Distribution and Characterization of the Novel Quorum-quenching Enzyme AiiB in Priestia megaterium Isolated from a Natural Environment

Abstract

Many plant pathogenic bacteria regulate the expression of virulence factors via N-acylhomoserine lactone (AHL), a quorum-sensing signaling compound.

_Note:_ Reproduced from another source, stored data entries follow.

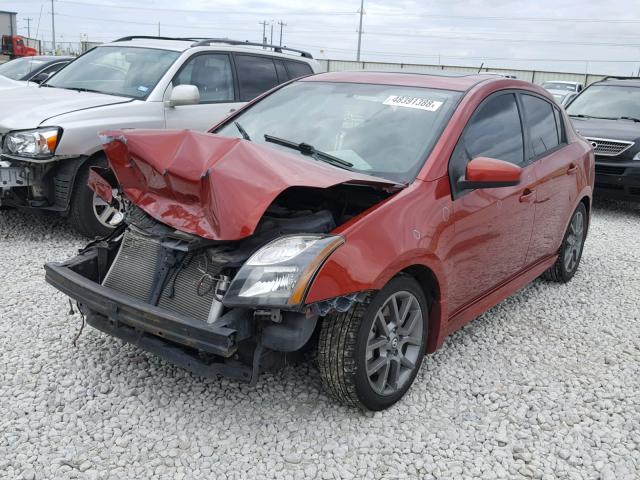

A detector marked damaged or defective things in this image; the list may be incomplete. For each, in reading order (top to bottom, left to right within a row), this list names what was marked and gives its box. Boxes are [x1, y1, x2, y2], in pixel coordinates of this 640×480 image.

broken headlight lens [2, 126, 62, 160]
crumpled hood [0, 85, 131, 128]
crumpled hood [568, 116, 640, 142]
crumpled hood [102, 128, 398, 242]
damaged grille [101, 230, 219, 320]
damaged front end [45, 129, 396, 384]
broken headlight lens [225, 235, 344, 308]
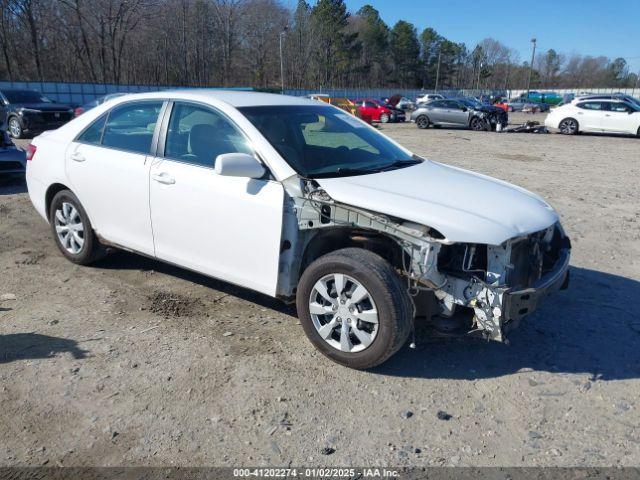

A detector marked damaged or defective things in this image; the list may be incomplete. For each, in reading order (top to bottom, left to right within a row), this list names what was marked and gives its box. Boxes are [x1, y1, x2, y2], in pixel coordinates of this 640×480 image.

damaged front end [288, 182, 568, 344]
crumpled hood [318, 160, 556, 246]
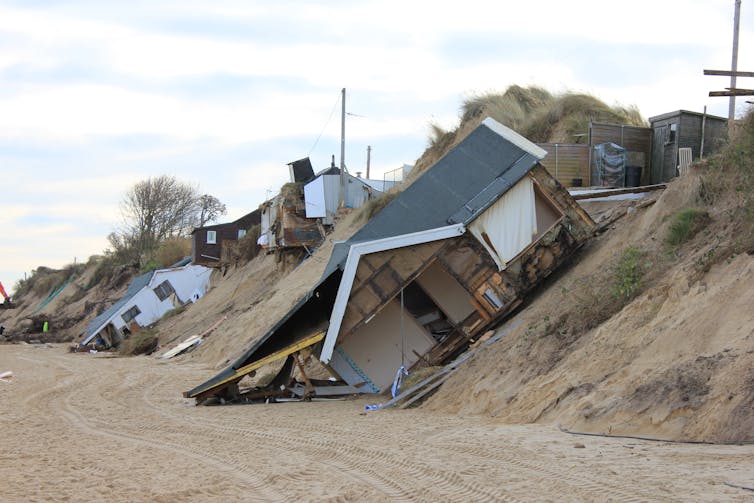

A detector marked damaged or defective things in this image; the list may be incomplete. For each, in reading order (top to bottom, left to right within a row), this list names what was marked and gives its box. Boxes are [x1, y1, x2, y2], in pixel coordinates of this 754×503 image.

broken window [153, 282, 176, 302]
broken window [120, 306, 140, 324]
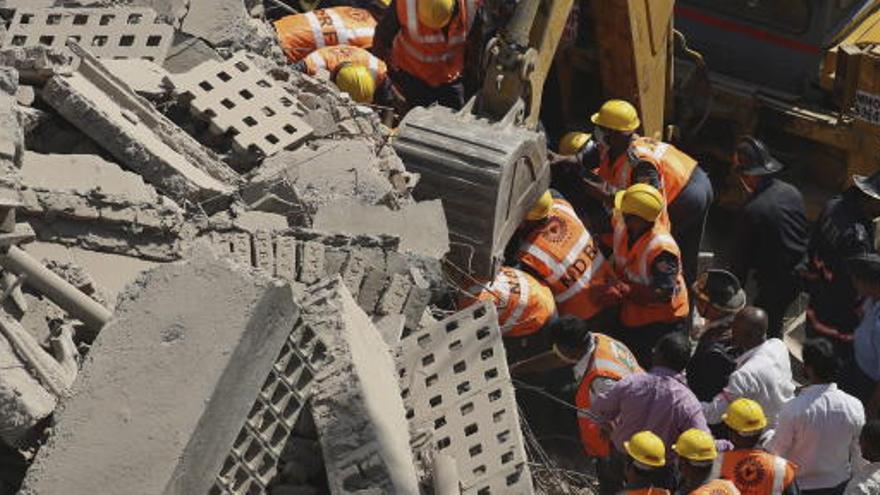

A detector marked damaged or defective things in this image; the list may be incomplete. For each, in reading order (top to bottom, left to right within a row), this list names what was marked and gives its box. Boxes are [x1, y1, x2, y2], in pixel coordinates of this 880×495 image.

When numerous spore-forming bacteria were isolated from a natural environment, Priestia megaterium was the dominant species, and some P. megaterium strains exhibited AHL-degrading activity. The results of a HPLC ana­lysis of AHL degradation products demonstrated that P. megaterium degraded AHL by AHL lactonase, which hydrolyzes the lactone ring of AHL. The novel AHL lactonase gene, aiiB, was found in the whole genome sequence of AHL-degrading P. megaterium. The relationship between the presence of aiiB and AHL-degrading activity in P. megaterium strains revealed that P. megaterium may be classified into three AHL degradation groups: Group 1 (with AHL-degrading activity and aiiB), Group 2 (with neither AHL-degrading activity nor aiiB), and Group 3 (without AHL-degrading activity, but with aiiB). A comparative genome ana­lysis suggested that aiiB was obtained or missed by a non-transpositional event during the process of evolution in P. megaterium. The amino acid sequences of AiiB in Group 1 and 3 strains were almost identical, and Escherichia coli harboring aiiB from Groups 1 and 3 exhibited high AHL-degrading activity. Although the AHL-degrading activity of Group 3 strains was markedly weaker than that of Group 1 strains, they degraded AHL in a long-term incubation. Based on the present results, Group 1 and 3 strains, the genomes of which contain aiiB, may reduce potato maceration activity under the control of AHL-mediated quorum sensing in P. carotovorum subsp. carotovorum NBRC 12380.